Type of Paper: Article
Title: Frictional Behaviour of Silicone Elastomers
Authors: James Bowen 1, James W Andrews 1, David Cheneler 2, Michael J Adams 1
Affiliations: 1 School of Chemical Engineering, The University of Birmingham, Edgbaston, Birmingham, B15 2TT, UK
2 Department of Engineering, Lancaster University, Bailrigg, Lancaster, LA1 4YR, UK
Abstract: The adhesive and frictional properties of contacts between stainless steel and cross-linked silicone elastomer have been studied. Their frictional performance under compressive loads in the range 2-300 mN, at velocities in the range 10-1,000 μm/s are assessed. The adhesive properties are measured as a function of compressive load, dwell time, and retract velocity. The results suggest that increasing the contact pressure causes a change in the behaviour of such elastomers possibly by the transport of low molecular weight chains to the interface.

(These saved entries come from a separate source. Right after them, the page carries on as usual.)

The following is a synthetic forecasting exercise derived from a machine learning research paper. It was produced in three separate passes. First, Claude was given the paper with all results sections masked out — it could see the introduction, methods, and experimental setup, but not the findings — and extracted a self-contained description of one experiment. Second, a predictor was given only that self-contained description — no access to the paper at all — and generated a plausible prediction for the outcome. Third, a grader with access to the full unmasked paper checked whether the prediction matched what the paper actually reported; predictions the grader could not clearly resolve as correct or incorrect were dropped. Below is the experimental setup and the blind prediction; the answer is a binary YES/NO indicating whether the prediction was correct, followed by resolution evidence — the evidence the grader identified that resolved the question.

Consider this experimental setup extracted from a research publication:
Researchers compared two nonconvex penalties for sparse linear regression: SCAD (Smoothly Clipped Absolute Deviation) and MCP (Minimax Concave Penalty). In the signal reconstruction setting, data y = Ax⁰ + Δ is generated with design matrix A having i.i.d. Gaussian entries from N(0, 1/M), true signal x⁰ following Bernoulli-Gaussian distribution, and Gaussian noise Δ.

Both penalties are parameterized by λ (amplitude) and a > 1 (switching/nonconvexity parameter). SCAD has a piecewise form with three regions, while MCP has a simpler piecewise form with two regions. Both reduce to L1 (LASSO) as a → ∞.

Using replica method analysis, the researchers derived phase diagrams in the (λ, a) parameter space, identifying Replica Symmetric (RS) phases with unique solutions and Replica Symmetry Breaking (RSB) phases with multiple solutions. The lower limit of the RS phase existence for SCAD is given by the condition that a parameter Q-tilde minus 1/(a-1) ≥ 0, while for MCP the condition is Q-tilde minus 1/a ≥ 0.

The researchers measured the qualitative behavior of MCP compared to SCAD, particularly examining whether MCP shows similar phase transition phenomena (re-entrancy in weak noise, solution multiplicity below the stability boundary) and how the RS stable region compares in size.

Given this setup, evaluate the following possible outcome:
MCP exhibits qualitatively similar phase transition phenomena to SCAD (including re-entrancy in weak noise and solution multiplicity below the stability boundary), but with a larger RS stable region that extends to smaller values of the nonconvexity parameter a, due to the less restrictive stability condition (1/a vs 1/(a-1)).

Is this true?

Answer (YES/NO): YES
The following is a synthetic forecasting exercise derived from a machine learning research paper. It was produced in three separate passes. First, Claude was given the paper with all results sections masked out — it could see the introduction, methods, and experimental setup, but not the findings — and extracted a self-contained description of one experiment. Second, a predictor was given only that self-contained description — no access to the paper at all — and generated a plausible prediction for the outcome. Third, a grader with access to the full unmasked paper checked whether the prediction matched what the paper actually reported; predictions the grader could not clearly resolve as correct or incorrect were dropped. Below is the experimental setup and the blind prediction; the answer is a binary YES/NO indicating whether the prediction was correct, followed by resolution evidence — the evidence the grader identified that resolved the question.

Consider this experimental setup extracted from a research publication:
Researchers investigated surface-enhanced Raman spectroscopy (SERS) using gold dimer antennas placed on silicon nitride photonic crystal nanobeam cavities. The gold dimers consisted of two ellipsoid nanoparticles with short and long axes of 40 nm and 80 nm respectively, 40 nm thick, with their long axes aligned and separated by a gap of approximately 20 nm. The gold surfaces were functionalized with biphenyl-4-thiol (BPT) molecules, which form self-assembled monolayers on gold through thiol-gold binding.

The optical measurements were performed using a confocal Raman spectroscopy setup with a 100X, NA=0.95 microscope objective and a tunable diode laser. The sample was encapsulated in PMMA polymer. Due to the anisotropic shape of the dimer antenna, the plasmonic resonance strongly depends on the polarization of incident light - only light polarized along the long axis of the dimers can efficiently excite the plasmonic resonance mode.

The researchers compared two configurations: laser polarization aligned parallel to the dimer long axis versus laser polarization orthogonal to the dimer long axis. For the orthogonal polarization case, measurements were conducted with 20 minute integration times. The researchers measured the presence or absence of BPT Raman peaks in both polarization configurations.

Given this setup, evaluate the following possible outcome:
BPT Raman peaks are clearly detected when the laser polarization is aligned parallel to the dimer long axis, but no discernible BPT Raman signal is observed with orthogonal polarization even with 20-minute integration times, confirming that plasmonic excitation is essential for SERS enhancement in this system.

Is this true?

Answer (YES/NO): YES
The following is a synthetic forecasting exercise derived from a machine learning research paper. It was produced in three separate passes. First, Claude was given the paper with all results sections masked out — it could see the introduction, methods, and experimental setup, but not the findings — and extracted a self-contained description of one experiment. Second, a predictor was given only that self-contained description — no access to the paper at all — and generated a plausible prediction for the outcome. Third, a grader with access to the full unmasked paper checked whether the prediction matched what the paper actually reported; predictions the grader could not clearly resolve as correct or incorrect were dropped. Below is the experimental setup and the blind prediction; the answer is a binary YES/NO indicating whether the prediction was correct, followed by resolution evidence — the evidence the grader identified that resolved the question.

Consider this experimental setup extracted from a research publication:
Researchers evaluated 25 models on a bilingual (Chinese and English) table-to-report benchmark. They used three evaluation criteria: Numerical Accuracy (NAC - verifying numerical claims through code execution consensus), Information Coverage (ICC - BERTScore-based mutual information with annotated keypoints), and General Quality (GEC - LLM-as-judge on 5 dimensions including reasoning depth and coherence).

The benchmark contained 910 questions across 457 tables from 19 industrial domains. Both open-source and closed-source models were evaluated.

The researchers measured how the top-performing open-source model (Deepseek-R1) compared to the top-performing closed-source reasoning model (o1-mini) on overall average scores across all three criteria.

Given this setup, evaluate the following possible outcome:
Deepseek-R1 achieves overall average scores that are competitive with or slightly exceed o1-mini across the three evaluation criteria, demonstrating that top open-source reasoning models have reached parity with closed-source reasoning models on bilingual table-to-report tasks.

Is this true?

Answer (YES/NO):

The effect is analogous to the so-called internal lubrication of glassy polymers. The results are described by a number of closed-form expressions derived from a semi-empirical basis.

Type of Paper: Article
Title: Friction force oscillations in the pin-on-disc configuration
Author: Tadeusz Adam Stolarski
Affiliation: School of Engineering and Design, Brunel University, Uxbridge, Middlesex, UB8 3PH, UK
Abstract: Friction force oscillations occurring in a pin-on-disc configuration, widely used to test tribological properties of engineering materials, have been experimentally observed. It is argued that these oscillations are not an artefact of a particular design of the pin-on-disc apparatus but result from the nature of motion within the region of contact between the pin and the disc. Moreover, it is postulated that the shape and the rotation of the contact area about its geometric centre additionally amplify friction oscillations. The paper is an attempt to provide a rational explanation at the fundamental level for friction force fluctuations in the pin-on-disc configuration. It is based on the analysis of motion within the contact region.